Beta thalassemia with severe anemia, in which two thalassemia gene mutations are inherited, is called beta thalassemia major. Severe beta thalassemia is also called Cooley's anemia. Beta defects typically follow an autosomal recessive pattern of inheritance although in a small percentage of cases, the HBB mutation is inherited as an autosomal dominant trait.
Treatment consists of blood transfusions and treatment of transfusion-caused iron overload especially for beta thalassemia major or Cooley's anemia. Beta-thalassemia may only be cured with successful bone marrow transplantation. However, there are risks associated with bone marrow transplants like infection and rejection of the transplant. These risks can be life-threatening and should always be monitored by a healthcare professional.

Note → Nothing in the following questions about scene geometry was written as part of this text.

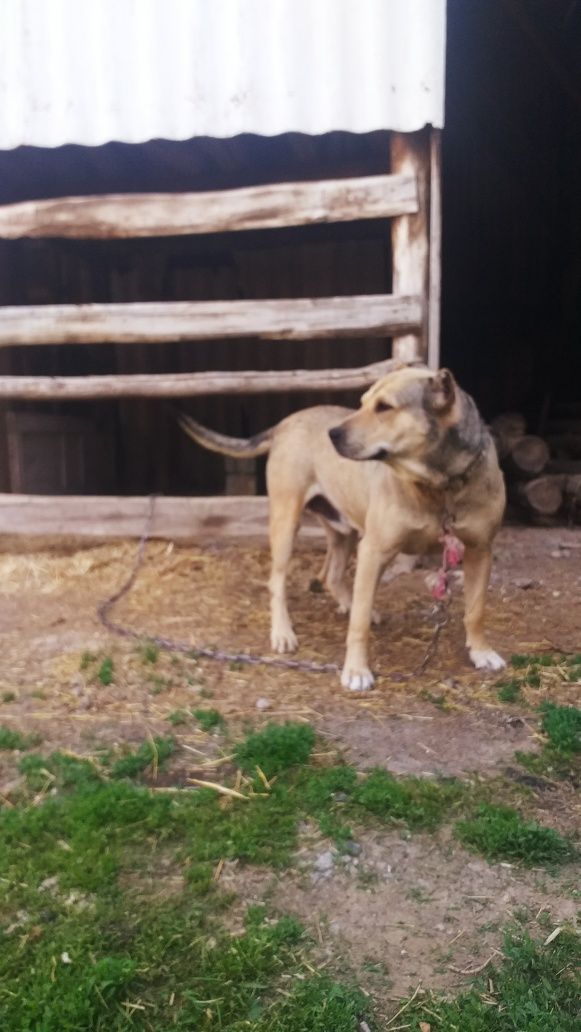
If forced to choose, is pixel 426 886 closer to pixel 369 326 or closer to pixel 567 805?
pixel 567 805

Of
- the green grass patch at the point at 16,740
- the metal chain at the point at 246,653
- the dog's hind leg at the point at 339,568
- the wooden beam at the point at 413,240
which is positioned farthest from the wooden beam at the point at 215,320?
the green grass patch at the point at 16,740

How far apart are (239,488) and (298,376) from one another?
3.26m

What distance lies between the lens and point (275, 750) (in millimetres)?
3217

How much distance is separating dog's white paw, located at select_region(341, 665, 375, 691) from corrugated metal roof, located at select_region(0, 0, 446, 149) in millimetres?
3919

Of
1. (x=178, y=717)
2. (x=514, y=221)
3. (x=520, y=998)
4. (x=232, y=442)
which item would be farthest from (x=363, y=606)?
(x=514, y=221)

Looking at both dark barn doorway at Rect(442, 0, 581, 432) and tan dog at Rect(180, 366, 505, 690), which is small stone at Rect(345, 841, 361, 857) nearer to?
tan dog at Rect(180, 366, 505, 690)

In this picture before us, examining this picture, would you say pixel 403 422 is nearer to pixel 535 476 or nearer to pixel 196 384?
pixel 196 384

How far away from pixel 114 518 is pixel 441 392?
387cm

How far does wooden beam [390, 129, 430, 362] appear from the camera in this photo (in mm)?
5879

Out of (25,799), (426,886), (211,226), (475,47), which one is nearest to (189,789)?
(25,799)

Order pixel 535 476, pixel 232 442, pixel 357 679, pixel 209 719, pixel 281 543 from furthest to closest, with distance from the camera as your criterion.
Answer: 1. pixel 535 476
2. pixel 232 442
3. pixel 281 543
4. pixel 357 679
5. pixel 209 719

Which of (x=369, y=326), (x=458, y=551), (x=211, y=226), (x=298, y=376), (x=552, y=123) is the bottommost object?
(x=458, y=551)

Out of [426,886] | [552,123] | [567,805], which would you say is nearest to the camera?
[426,886]

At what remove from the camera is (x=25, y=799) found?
292 centimetres
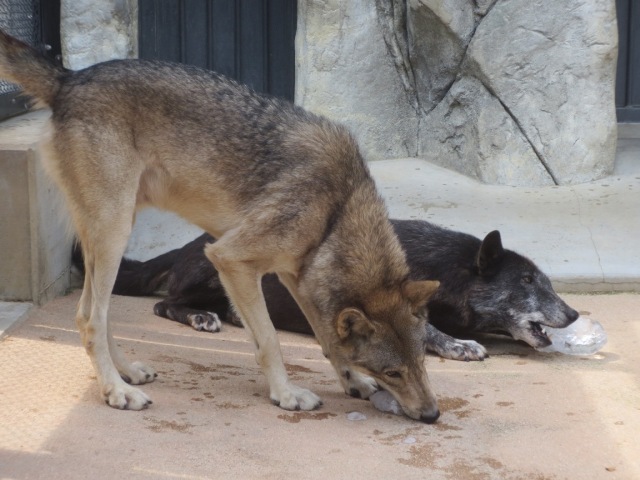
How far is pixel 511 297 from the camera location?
6.00m

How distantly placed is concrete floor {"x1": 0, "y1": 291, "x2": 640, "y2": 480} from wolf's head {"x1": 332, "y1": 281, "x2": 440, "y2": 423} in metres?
0.15

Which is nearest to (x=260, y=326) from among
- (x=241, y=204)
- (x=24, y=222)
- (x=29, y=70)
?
(x=241, y=204)

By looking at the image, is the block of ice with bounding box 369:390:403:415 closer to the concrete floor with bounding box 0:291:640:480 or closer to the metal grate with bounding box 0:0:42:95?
the concrete floor with bounding box 0:291:640:480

Alpha thalassemia: There are two genes responsible for the production of alpha hemoglobin: HBA1 and HBA2. Two of each of these genes are inherited from each parent, so each individual has a total of four genes that make alpha hemoglobin.
Alpha thalassemia is classified based on how many of the four genes are defective and the severity of symptoms. When only one gene is defective, the person is called a silent carrier and may have mild or no symptoms of the disease. People with the alpha thalassemia trait or alpha thalassemia minor are carriers with two defective genes and mild anemia. Inheriting three genes results in hemoglobin H disease and is usually associated with severe anemia. If all four genes are defective, then this disorder is called alpha thalassemia major or hydrops fetalis. This is a very rare and serious disease that typically results in death shortly after birth. Alpha thalassemia is inherited as an autosomal recessive trait.
Delta thalassemia: Only about 3% of hemoglobin contains any delta chains, and defects in the delta genes are not very severe. Often an individual with delta defects has normal blood cell counts. Even though there is no immediate physical consequence of delta thalassemia, it can interfere with the diagnosis of beta thalassemias, which can be severe.